Lo descrivono «sereno e tranquillo», come può esserlo il capo di un governo sorretto da partiti che si fanno la guerra tra loro, usando come armi le riforme che l’Europa ci chiede. Al disegno di legge sulla concorrenza sono legati i miliardi del Pnrr e Mario Draghi, davanti ai centristi Romani, Quagliariello, Toti e Marin saliti ieri pomeriggio a Palazzo Chigi, lo ha detto senza ricamarci sopra: «Le raccomandazioni della Commissione Ue al nostro Paese riguardano provvedimenti fondamentali, che non possiamo fare a meno di realizzare». Per il premier ci sono «principi non negoziabili», sui quali non intende arrivare a compromessi con i partiti: «Il problema non è mio. Queste cose si devono fare, e basta». E se non si fanno nei tempi stabiliti, ecco la conclusione a cui porta il ragionamento di Draghi, l’esecutivo non ha più ragione di esistere: «O le forze politiche si mettono d’accordo e fanno approvare in Parlamento la concorrenza e la delega fiscale che contiene la riforma del catasto, o non c’è più il governo»

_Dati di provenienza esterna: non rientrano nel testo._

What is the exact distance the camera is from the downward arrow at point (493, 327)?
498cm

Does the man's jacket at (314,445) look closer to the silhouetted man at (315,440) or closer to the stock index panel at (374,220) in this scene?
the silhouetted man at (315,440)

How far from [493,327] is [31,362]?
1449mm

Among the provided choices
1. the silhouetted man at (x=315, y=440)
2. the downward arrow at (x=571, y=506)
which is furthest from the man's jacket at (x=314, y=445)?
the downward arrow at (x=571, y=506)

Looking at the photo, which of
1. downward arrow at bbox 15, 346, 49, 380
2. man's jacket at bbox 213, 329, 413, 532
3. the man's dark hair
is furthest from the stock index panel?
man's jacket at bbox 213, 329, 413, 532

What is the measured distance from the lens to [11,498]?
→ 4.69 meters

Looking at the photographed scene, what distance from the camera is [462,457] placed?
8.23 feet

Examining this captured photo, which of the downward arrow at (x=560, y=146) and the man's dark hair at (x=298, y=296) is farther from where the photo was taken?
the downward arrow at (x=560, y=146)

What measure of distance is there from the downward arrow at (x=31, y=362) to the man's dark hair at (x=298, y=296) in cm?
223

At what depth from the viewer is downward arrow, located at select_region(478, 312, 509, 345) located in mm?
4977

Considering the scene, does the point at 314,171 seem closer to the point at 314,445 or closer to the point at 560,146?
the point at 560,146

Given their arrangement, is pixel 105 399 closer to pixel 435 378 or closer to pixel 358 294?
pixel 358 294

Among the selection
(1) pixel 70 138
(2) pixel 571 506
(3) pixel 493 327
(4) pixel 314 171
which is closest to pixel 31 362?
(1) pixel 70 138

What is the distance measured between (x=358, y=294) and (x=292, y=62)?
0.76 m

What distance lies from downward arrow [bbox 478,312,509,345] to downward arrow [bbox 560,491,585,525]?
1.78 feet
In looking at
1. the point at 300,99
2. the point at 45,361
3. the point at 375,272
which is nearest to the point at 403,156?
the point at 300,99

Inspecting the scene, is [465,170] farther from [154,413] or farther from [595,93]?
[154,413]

Di fronte al pressing incrociato dei partiti e al rischio che un incidente parlamentare inneschi la crisi e porti al voto anticipato, Draghi non si muove di un millimetro. Per lui la bussola sono «le cose da fare» e non certo i vessilli elettorali delle forze politiche. Con la guerra alle porte dell’Europa, le tante crisi aperte dal conflitto in Ucraina e la frenata dell’economia, l’Italia non può permettersi un rallentamento del Pnrr. Per Palazzo Chigi il piano europeo è l’antidoto al rischio di recessione, attuarlo è uno strumento salva-vita. Draghi si è impegnato con l’Europa e con gli italiani e vuole essere coerente. Quale sia l’umore a Palazzo Chigi lo ha fatto capire il sottosegretario alla presidenza del Consiglio, Roberto Garofoli: «Il governo avverte la forte responsabilità di evitare passi falsi, battute d’arresto, distrazioni».
I collaboratori del premier smentiscono ritardi, perché i 45 obiettivi del primo semestre del Pnrr sono stati raggiunti. Se c’è preoccupazione è perché il ddl sulla concorrenza, che riguarda il secondo semestre del 2022, è impantanato da mesi sul destino dei balneari. La raccomandazione della Commissione Ue è severa. Per le spiagge «l’uso delle concessioni pubbliche non è stato ottimale», il rinnovo automatico per lunghi periodi e con tassi al di sotto dei valori di mercato comporta «una significativa perdita di entrate» per le casse dello Stato. Dopo anni di rinvii il governo aveva deciso di introdurre gare aperte per le concessioni a partire dal 2024, ma Lega e Forza Italia hanno alzato un muro di «no» e fatto saltare l’accordo, che prevedeva entro metà marzo il voto degli emendamenti.
Settimane di riunioni e mediazioni con le segreterie dei partiti non hanno portato passi avanti, finché Draghi ha lanciato un (doppio) ultimatum. Prima il Consiglio dei ministri urgente in cui ha avvisato la squadra che, senza un accordo, porrà la questione di fiducia sul testo attuale, poi una lettera alla presidente del Senato, Maria Elisabetta Casellati. La concorrenza, ecco l’accelerazione di Draghi, va votata entro il 31 maggio e per il premier la data non è casuale. La legge va approvata entro giugno al Senato ed entro luglio alla Camera, perché poi ci sono da scrivere i decreti attuativi e negli uffici della presidenza del Consiglio è forte il timore di non farcela, «anche se dovessimo lavorare tutto agosto senza ferie».
E siamo a oggi, con la commissione Industria alla ricerca di un accordo sugli indennizzi alle aziende che perderanno le concessioni e Lega e Forza Italia che alzano il prezzo. Toccherà alla riunione dei capigruppo di Palazzo Madama decidere la calendarizzazione del provvedimento. La destra non sembra avere fretta e lascia correre tra Palazzo Madama e Palazzo Chigi il sospetto che il vero obiettivo sia ottenere lo stralcio delle spiagge. «Non lo avranno mai», è l’altolà che Draghi va scandendo in queste ore. E Giovanni Toti, dopo l’incontro con il premier a Palazzo Chigi, prova a mediare: «Se Draghi metterà la fiducia noi la voteremo, nessuno farà cadere il governo sui balneari con la guerra in Ucraina. Ma un giorno in più o in meno non cambia le sorti del Paese».